With people
getting more and more conscious about their health more emphasis is now being
laid to adopt lifestyle that is good for persons wellbeing and for this we take
necessary actions also. We are inquisitively looking for information regarding
this. But when it comes to food we are unquestioning about what we eat because
we believe a balanced diet gives all the nutrients we need. In reality,
however, we may well be getting less than we expect because of a group of
compounds called nutrient inhibitors. They bind with valuable nutrients and
make them unavailable for absorption in the human gut.
Probably the
trickiest of them all are oxalates which bind with calcium and magnesium.
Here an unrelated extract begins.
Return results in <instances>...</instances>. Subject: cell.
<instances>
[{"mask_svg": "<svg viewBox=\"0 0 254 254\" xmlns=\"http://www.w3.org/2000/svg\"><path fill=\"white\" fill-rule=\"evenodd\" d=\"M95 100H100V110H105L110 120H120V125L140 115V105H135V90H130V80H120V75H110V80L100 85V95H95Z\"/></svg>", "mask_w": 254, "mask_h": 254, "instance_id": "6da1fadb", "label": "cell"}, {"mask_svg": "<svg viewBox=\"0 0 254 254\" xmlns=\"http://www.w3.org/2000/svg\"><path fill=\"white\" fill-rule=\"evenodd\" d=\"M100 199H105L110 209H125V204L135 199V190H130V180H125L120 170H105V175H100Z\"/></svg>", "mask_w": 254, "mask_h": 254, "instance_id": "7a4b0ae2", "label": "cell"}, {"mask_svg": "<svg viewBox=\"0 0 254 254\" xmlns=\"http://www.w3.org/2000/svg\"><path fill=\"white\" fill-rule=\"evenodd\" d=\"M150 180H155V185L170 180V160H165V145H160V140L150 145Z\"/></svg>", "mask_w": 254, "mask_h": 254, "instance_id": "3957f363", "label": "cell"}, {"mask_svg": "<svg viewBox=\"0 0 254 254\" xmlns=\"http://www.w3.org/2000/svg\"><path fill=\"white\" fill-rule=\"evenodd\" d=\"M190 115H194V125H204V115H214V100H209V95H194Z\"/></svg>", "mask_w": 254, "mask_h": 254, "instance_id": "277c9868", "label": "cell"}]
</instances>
Oxalates are found in green leafy vegetables, raw plantain and plantain flower,
which is used as a vegetable, nuts, gingelly seeds, drumstick, Indian
gooseberry, cocoa, chocolates and tea. Oxalate rich food items do not yield the
nutrients they hold hostage.
So, while we may
list green leafy vegetables as an excellent source of calcium and magnesium, we
infact, hardly get the benefit of these nutrients because they are bound to
oxalates. The way round this problem is to get clever. For example, by eating
food rich in calcium and magnesium, such as curd and daals. Even if they are
included in the same meal there is little chance that the bound oxalates in
green leafy vegetables will have any detrimental effect.
Phytates,
another group of inhibitory substances, are found in the bran of whoel grain
cereals, legumes, pulses, nuts, oil seeds and spices. But phytates ae slightly
more easy to handle. They can be broken down by an enzyme called phytase
produced by yeast and in the human intestine.
So yeast,
fermentation of foodstuff should be encouraged at all times, especially since
resorting to the use of refined cereals (polished rice and maida, for
instance), which contain no phytates, comes with a host of other more worrisome
problems.
Radish, tunips,
cabbages, cauliflowers and Brussel sprouts, besides groundnuts, soya beans,
legumes and lentils come with an entirely different problem, thanks to the
presence of a group of substances called goitrogens. These prevent the
utilization of iodine by the thyroid gland if iodine – rich foodstuff are eaten
at the same time. Thankfully, goitrogens are readily destroyed when these foods
are cooked.
Trypsin inhibitors
are those compounds which interfere with the activity of trypsin, the enzyme
that digests proteins in the small intestine. Soyabeans, legumes and egg white
contain these compounds. These are high – protein food items as well.
Trypsin
inhibitors however are destroyed by cooking, especially if pressure cooking is
employed. So we don’t exactly have a problem here, unless, of course, you
fervently believe the healthy way to start the day is with an egg nog, a drink which
is a concoction of raw egg, milk and other ingredients.
Similarly heavy
tea drinkers will have to think twice before sipping their nth cup of tea. Tea
contains tannins that bind vitamin – B and iron. Tannins are also found in many
species, tamarind, ragi, bajra and in the seed coats of legumes. We do not
manifest beriberi or anemia, caused by the deficiency of vitamin –B or iron in
our diets, because other food items provide these nutrients, not just those rich
in tannins. Niacytin found in cereals grains, especially maize, renders vitamin
–B3 unavailable. The most effective way to release vitamin B3 from this bond is
to treat the food with slaked lime (chuna).
In foodstuffs of
animal origin, avidin is the compound in egg white that binds with a B –Vitamin
called biotin and thiamin, an enzyme found in clams and shrimp, inactivates
viamin – B. Both these nutrient inhibitors though, are destroyed by ordinary
cooking temperatures.
Despite these
problems, the reason we seldom suffer nutritional deficiencies is because we
nearly always eat a varied diet unless lack of purchasing power limits us to a
nutrient restricting staple. Interestingly, though, when you have a line-up of
foodstuff that contains calcium, magnesium, zinc, vitamin –C and D, and viamin
– B12, you may be mighty pleased with the composition of your meal. Until, of
course, you realize that not all of them are happy in each other’s company.
This is because
may of them compete for the same absorption sites in the intestines. For
instance, calcium interferes with the uptake of magnesium from the gut, and
vice versa, if two of them are present in the same meal, or worse, as in the
case of green leafy vegetables, in the same food. Zinc is affected by the simultaneous
presence of calcium and vitamin –D; large amounts of vitamin – C and vitamin –
B12 in the same meal also do not benefit us.
Alcohol, smoking, the oral contraceptive pills and medication also
affect the utilization of nutrients. Zince and many vitamins of the B – complex
group, notably, vitamin – B1, B6 and B12, pantothenic acid and biotin are
adversely affected by high alcohol consumption. Cigarette smoke destroys
vitamin –B6 and B12. The oral contraceptive pills depletes vitamin B6 and zinc.